■ PROBLEM STATEMENT ■
Pictures aside, write out the data exactly as it reads.

STORED DATA Block Start

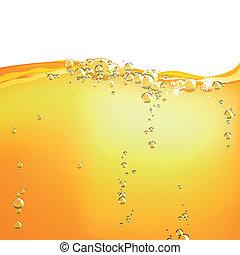 laranja, água, vetorial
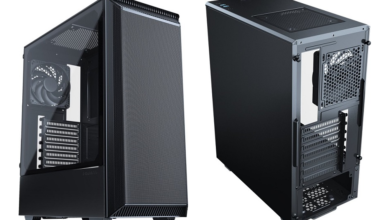 Photo of Phanteks Eclipse P300 Air – Kompakter und luftiger Midi-Tower mit Tempered Glass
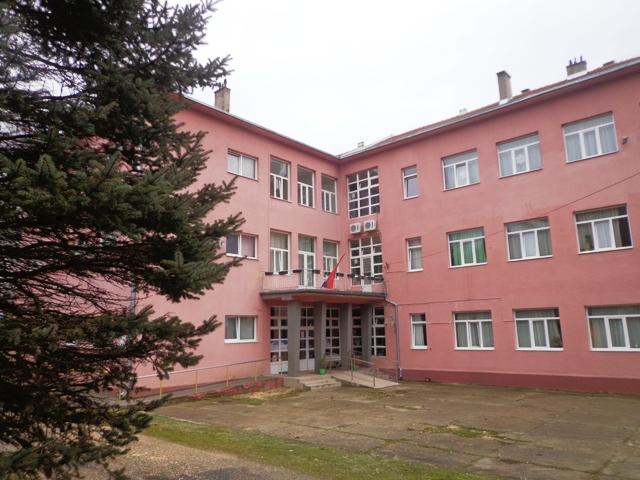 ustanova 1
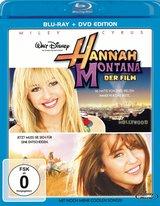 Hannah Montana - Der Film (+ DVD) Poster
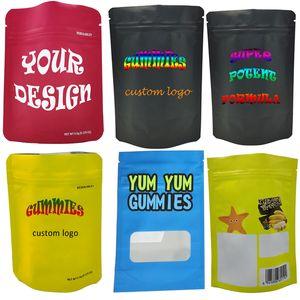 Пользовательские сумки Zip блокировка ЗАПАХ Proof Упаковки Майларового Мини Больших пластиковый мешок печать Защита от детей Испарителей майлара Съедобных конфет сумки OEM 3.5Gram сумка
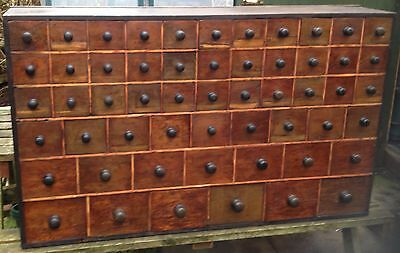 Apothecary Drawer Cabinet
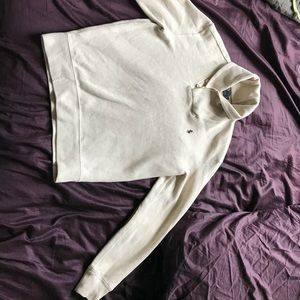 CREME POLO SWEATER W/ ELBOW PATCHES
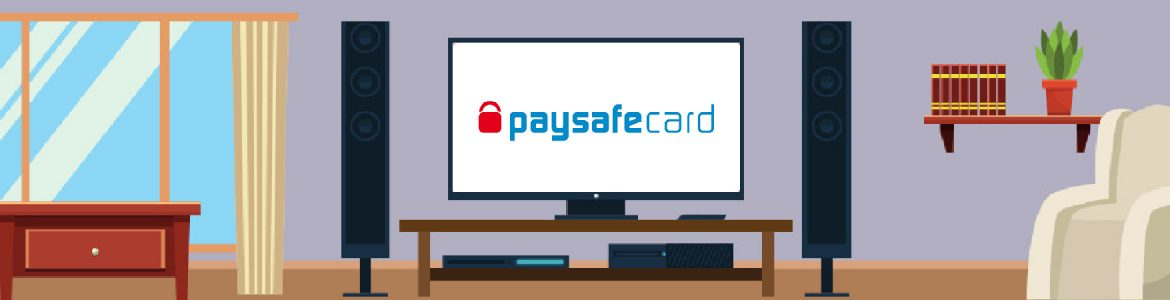 casinos-paysafecard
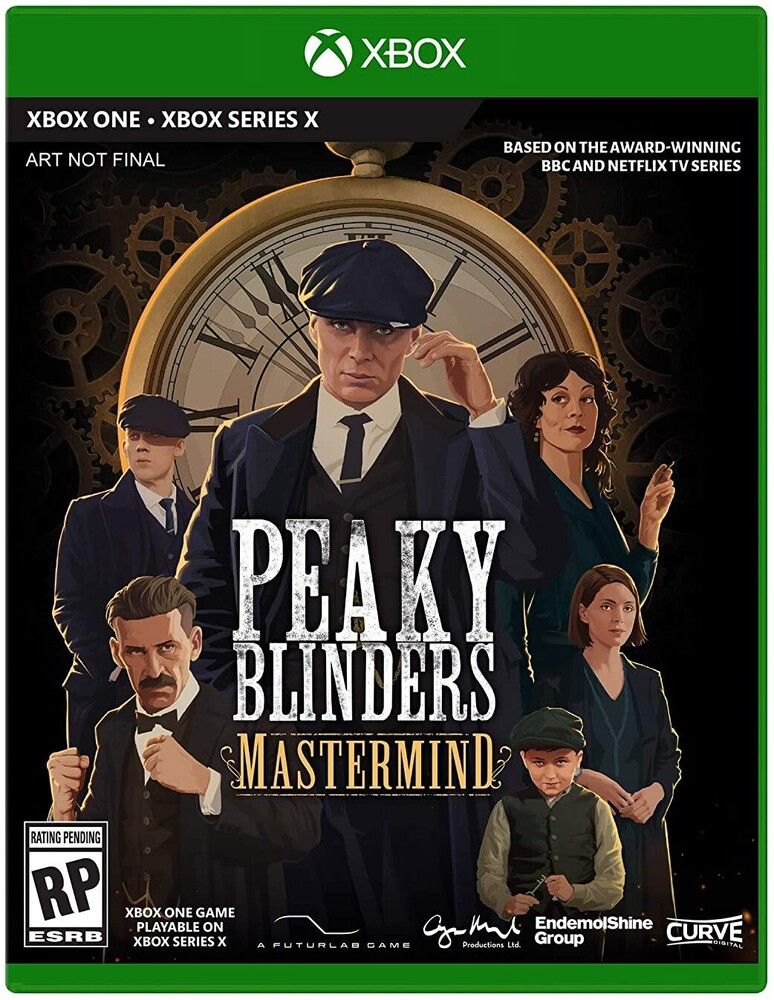 Xbx Peaky Blinders: Mastermind - Peaky Blinders: Mastermind for Xbox Series X and Xbox One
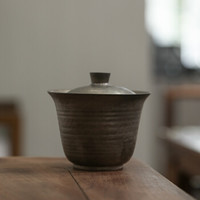 SUYI 素以 日式原矿铁釉手工盖碗200ML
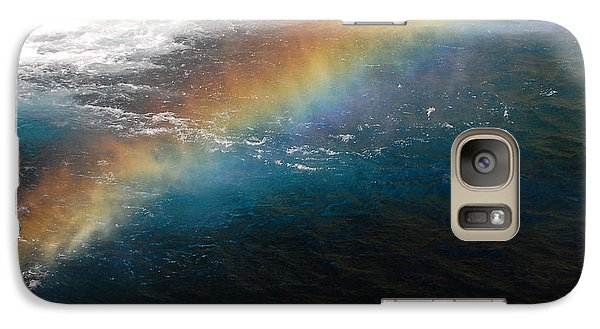 Galaxy Case featuring the photograph Rainbow At Waterfall Base by Debra Thompson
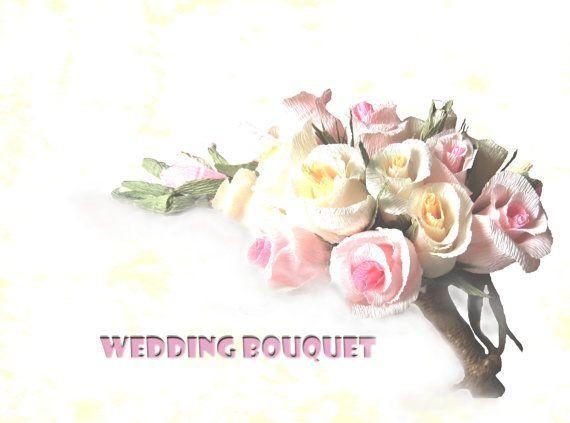 Bride bouquet Pastel Wedding bouquet Crepe paper by moniaflowers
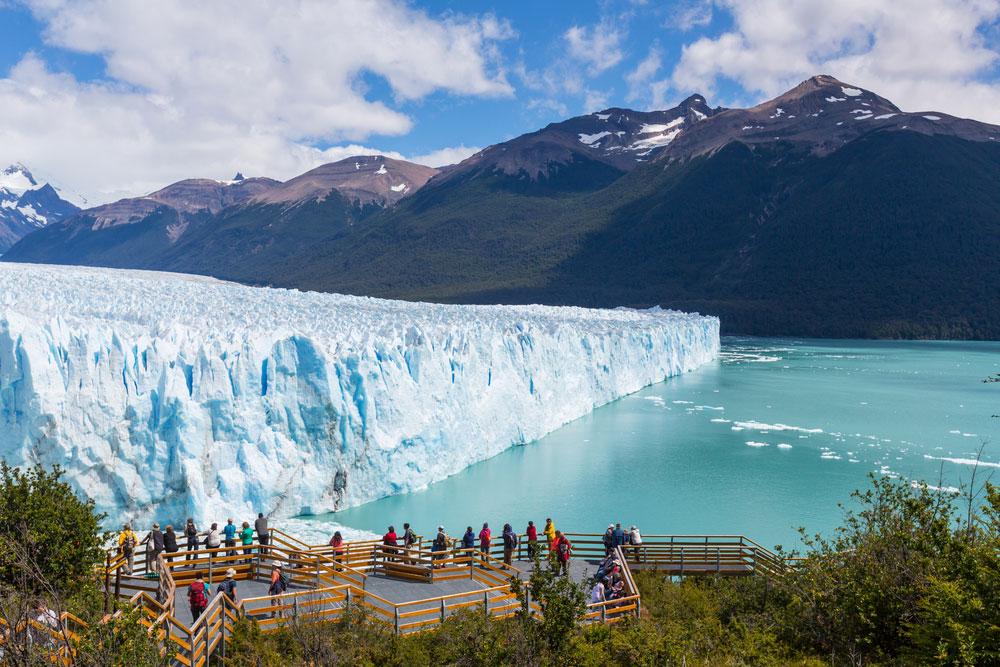 Ледник Перито Морено, Аргентина.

STORED DATA Block End

■ ANSWER BELOW ■
 laranja, água, vetorial
 Photo of Phanteks Eclipse P300 Air – Kompakter und luftiger Midi-Tower mit Tempered Glass
 ustanova 1
 Hannah Montana - Der Film (+ DVD) Poster
 Пользовательские сумки Zip блокировка ЗАПАХ Proof Упаковки Майларового Мини Больших пластиковый мешок печать Защита от детей Испарителей майлара Съедобных конфет сумки OEM 3.5Gram сумка
 Apothecary Drawer Cabinet
 CREME POLO SWEATER W/ ELBOW PATCHES
 casinos-paysafecard
 Xbx Peaky Blinders: Mastermind - Peaky Blinders: Mastermind for Xbox Series X and Xbox One
 SUYI 素以 日式原矿铁釉手工盖碗200ML
 Galaxy Case featuring the photograph Rainbow At Waterfall Base by Debra Thompson
 Bride bouquet Pastel Wedding bouquet Crepe paper by moniaflowers
 Ледник Перито Морено, Аргентина.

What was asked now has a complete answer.